As I’m sure everyone who doesn’t live under a very large boulder knows, Sunday was the 10th anniversary of September 11th.
First of all, in a slightly tangent-esque comment, I think it’s weird to call something awful an anniversary. To me, an anniversary is something lovely, nice, a pleasant thing we’re remembering: wedding, first date, opening of a store, high school graduation, etc. It’s always been a little weird for me to apply the word ‘anniversary’ to tragic events, like 9/11.
Oddly enough, though, it sounds perfectly normal to me to say that we are observing the anniversary of someone’s death. When that’s an appropriate time to say that, of course.
Anyway, I would like to preface the actual 9/11 portion of this post by saying that this will not be very long. I don’t have a very big revelation or story to tell due to the fact that I was young 10 years ago. But I still want to share my perspective and how my take on the event has changed since then.
When the attacks happened, I was in my 6th grade homeroom, lamenting with the rest of my class that we had the “write about a current event” Do Now. As usual, we were complaining to Ms. Baum that we can’t write a current event, nothing’s happened. It’s all boring and the news didn’t tell me anything (as if 11 and 12-year-olds had even let their eyes skim the TV news channel). About the time of the first plane hitting the tower, Ms. Baum told us that there’s always something to write about current events because “news is happening all around us.”
At lunch that day, some of us were eating in her classroom because we were nerds like that and the lunchroom was always too noisy and crowded (plus it was chilly outside and there was no way we were going to walk all the way there). Ms. Baum had the radio on (maybe another teacher told her she should put on the news, I don’t know why else she had KYW on at that time) and we heard about the hijackings. Of course, at the time, it was all a bit sensationalized and they were telling us that about 8 planes had been taken, but through that, we still heard about the towers and the crash in PA.
After that is a blur of students leaving school early, then everyone leaving early.
At home, we lived near a nuclear power plant at the time, as well as a small airport, and we were in an area that was part of Philly’s landing pattern air space. So, my mom was, to say the least, flipping out. I remember being annoyed by that.

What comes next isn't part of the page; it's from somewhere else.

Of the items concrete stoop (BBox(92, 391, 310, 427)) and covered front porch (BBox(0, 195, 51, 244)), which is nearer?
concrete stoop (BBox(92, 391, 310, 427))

My parents wouldn’t let us watch the news, so I didn’t really understand the full extent of what had happened until the next day when the other kids (and then teachers, but more rationally and factually) told me what they heard and saw on the TV. What my 11-year-old self got was that two very important towers in New York, plus a field in PA, and the Pentagon, were hit by planes taken by some Islamic men who hated America. A lot of people were killed. Too many.
I remember feeling sad, scared, and absolutely confused. But, I don’t think I quite understood the full extent of everything that had happened. My parents still wouldn’t let me watch the news after that, so I didn’t see any of the footage until at least a year or more later.
10 years later, the tragedy of that day still hits me hard. The images of everything that happened are painful to see and I can’t believe I was too young to make sense of it when it happened. I feel like I was there, but I wasn’t truly in the know.
I have heard so many stories from people who were old enough to comprehend what happened that day and it amazes me how something so confusing and tragic (that’s what it will always be to me, sadly) could change so many peoples’ lives.
I’m not sure how to feel about that day now that I’m older. Children see it in school books and learn it in history class. I’ve been asked if I was alive then. If I remember it.
I can say I was alive and that I remember the day, but I don’t know if I really have the right or ability to say much more than that.